**GIVEN PASSAGE**
== Segment start ==

Portrait of a Medical Spa Owner, Part 4: The Entrepreneur

Posted By Mike Meyer, Friday, December 6, 2019

christina imes

By Michael Meyer, Content Writer/Editor, American Med Spa Association

In the early days of the medical aesthetic business, it was more or less presumed that a medical spa would be owned by a "core doctor"—i.e. a plastic surgeon, facial plastic surgeon, otolaryngologist or cosmetic dermatologist. However, as the field has matured, the group of owners involved has become more and more diverse, ranging from doctors and nurses to entrepreneurs and even estheticians. In fact, it's somewhat difficult to find a medical spa owned by a core doctor today—according to the American Med Spa Association's 2019 Medical Spa State of the Industry Report, of all of the medical spas owned by medical professionals, only 20% owned by core doctors.

== Segment end ==

**SUPPLIED ENTRIES**
== Segment start ==

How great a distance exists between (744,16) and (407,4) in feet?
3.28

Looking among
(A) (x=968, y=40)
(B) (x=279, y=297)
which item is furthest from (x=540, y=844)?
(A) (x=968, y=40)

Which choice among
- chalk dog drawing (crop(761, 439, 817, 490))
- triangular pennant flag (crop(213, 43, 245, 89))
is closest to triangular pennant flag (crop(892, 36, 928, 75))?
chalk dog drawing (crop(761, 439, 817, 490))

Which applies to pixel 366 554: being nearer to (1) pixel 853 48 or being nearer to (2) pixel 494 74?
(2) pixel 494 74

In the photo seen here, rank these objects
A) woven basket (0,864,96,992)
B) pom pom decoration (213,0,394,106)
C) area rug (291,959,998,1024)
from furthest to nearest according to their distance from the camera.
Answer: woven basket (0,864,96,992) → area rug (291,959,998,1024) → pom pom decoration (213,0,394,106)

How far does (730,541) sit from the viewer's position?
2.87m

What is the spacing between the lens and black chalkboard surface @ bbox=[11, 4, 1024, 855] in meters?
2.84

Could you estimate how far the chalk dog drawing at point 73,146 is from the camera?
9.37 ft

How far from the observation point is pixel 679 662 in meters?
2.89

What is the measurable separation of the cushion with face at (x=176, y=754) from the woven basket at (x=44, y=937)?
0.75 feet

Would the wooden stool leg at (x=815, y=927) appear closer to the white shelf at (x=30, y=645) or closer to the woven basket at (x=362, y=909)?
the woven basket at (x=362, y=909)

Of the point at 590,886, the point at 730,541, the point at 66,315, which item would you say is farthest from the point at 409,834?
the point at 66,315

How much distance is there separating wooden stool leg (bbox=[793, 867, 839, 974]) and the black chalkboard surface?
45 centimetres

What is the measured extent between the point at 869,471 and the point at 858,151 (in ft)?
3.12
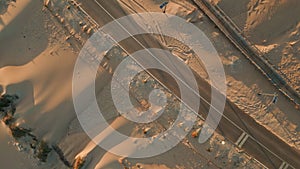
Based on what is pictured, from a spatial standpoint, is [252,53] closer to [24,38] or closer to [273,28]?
[273,28]

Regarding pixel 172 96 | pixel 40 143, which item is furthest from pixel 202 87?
pixel 40 143

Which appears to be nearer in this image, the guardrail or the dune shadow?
the guardrail

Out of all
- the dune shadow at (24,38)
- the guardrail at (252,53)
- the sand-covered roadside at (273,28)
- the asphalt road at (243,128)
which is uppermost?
the sand-covered roadside at (273,28)

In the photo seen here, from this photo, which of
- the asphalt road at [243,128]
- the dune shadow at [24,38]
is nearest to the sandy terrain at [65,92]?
the dune shadow at [24,38]

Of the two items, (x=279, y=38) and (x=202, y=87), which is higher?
(x=279, y=38)

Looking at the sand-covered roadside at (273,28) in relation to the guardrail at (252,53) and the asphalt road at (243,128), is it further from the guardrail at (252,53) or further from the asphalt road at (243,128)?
the asphalt road at (243,128)

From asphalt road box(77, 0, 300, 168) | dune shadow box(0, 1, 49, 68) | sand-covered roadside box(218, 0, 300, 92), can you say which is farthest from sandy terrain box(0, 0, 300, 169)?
sand-covered roadside box(218, 0, 300, 92)

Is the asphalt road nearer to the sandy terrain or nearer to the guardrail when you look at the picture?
the sandy terrain

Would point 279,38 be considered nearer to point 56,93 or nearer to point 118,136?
point 118,136

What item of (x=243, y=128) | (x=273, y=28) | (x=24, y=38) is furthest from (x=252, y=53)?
(x=24, y=38)
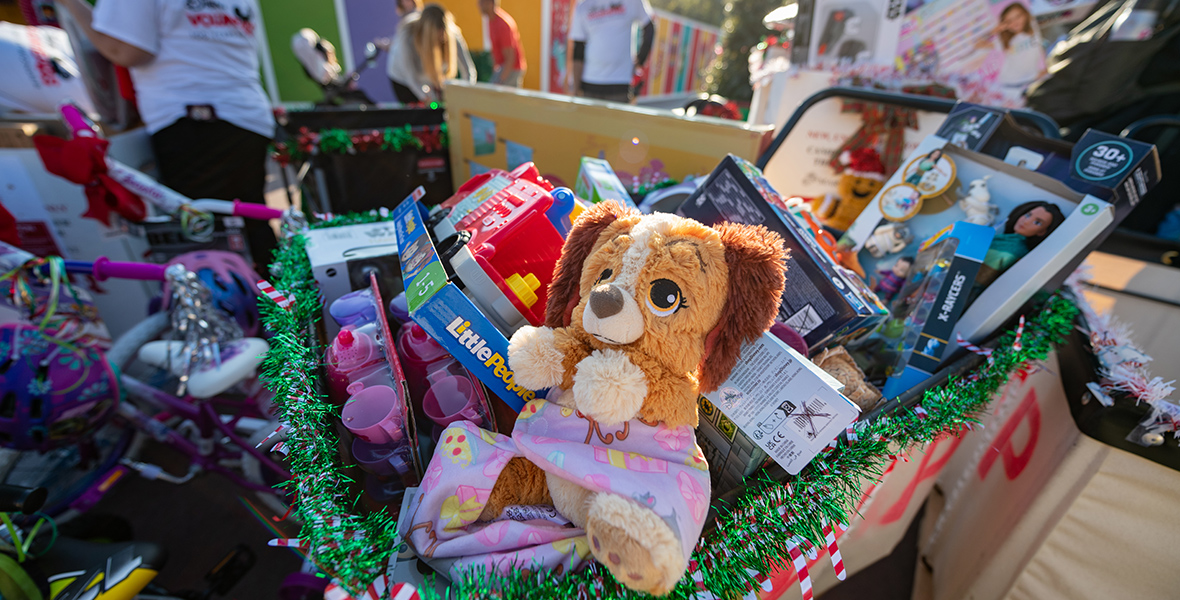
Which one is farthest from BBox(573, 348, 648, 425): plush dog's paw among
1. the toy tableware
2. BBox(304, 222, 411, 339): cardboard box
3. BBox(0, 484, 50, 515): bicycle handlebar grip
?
BBox(0, 484, 50, 515): bicycle handlebar grip

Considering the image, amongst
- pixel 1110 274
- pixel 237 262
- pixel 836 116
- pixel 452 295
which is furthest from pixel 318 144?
pixel 1110 274

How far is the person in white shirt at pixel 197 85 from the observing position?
6.25 ft

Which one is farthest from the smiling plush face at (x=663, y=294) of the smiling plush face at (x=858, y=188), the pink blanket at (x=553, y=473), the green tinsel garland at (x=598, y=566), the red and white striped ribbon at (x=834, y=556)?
the smiling plush face at (x=858, y=188)

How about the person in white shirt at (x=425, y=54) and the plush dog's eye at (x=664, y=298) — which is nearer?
the plush dog's eye at (x=664, y=298)

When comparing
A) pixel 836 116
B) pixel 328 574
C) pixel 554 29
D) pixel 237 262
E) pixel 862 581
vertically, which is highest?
pixel 554 29

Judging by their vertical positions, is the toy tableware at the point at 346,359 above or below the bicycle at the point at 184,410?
above

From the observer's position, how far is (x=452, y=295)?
0.72 m

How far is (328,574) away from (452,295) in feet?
1.28

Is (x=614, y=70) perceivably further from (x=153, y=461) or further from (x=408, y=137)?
(x=153, y=461)

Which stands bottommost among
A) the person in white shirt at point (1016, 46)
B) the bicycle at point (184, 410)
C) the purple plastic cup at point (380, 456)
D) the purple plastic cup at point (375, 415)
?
the bicycle at point (184, 410)

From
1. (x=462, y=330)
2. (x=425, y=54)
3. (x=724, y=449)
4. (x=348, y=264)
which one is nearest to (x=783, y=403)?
(x=724, y=449)

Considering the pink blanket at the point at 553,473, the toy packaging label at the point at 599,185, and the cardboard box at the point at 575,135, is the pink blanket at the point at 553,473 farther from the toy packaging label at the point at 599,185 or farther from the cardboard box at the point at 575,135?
the cardboard box at the point at 575,135

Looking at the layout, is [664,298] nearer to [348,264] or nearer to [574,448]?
[574,448]

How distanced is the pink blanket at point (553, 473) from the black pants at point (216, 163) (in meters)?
2.03
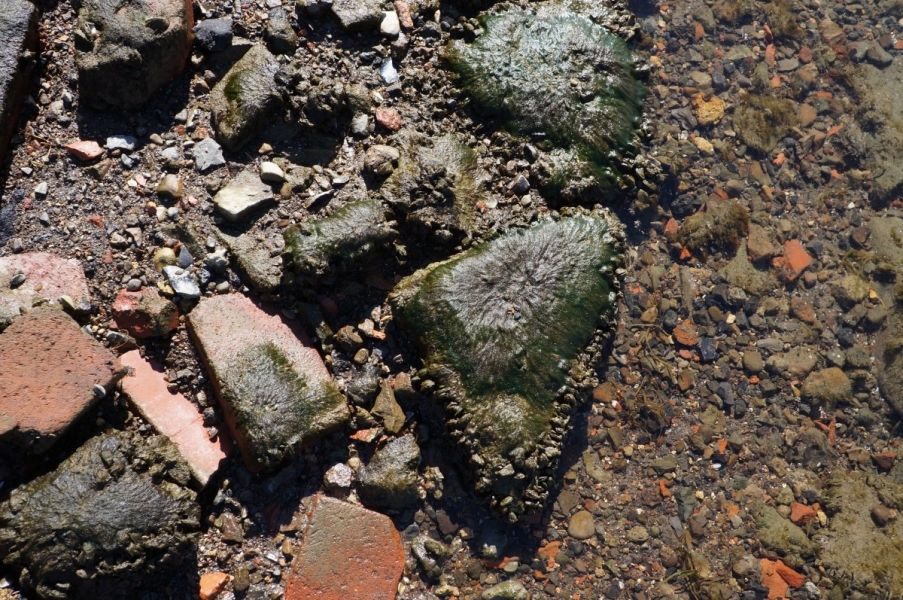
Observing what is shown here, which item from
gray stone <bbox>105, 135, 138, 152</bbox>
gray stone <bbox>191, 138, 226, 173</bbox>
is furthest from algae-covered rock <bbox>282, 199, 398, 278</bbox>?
gray stone <bbox>105, 135, 138, 152</bbox>

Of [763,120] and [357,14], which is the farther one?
[763,120]

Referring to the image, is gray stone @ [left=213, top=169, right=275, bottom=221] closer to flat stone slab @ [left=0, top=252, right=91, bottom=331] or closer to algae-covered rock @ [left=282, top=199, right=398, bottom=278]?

== Segment end ==

**USING THE INFORMATION**
**A)** In the medical spa passage, which kinds of doctors count as a "core doctor"?
**B)** Duplicate the medical spa passage from "christina imes" up to and including "by core doctors.".

**RESPONSES IN ORDER**
**A)** A plastic surgeon, facial plastic surgeon, otolaryngologist or cosmetic dermatologist.

**B)**
christina imes

By Michael Meyer, Content Writer/Editor, American Med Spa Association

In the early days of the medical aesthetic business, it was more or less presumed that a medical spa would be owned by a "core doctor"—i.e. a plastic surgeon, facial plastic surgeon, otolaryngologist or cosmetic dermatologist. However, as the field has matured, the group of owners involved has become more and more diverse, ranging from doctors and nurses to entrepreneurs and even estheticians. In fact, it's somewhat difficult to find a medical spa owned by a core doctor today—according to the American Med Spa Association's 2019 Medical Spa State of the Industry Report, of all of the medical spas owned by medical professionals, only 20% owned by core doctors.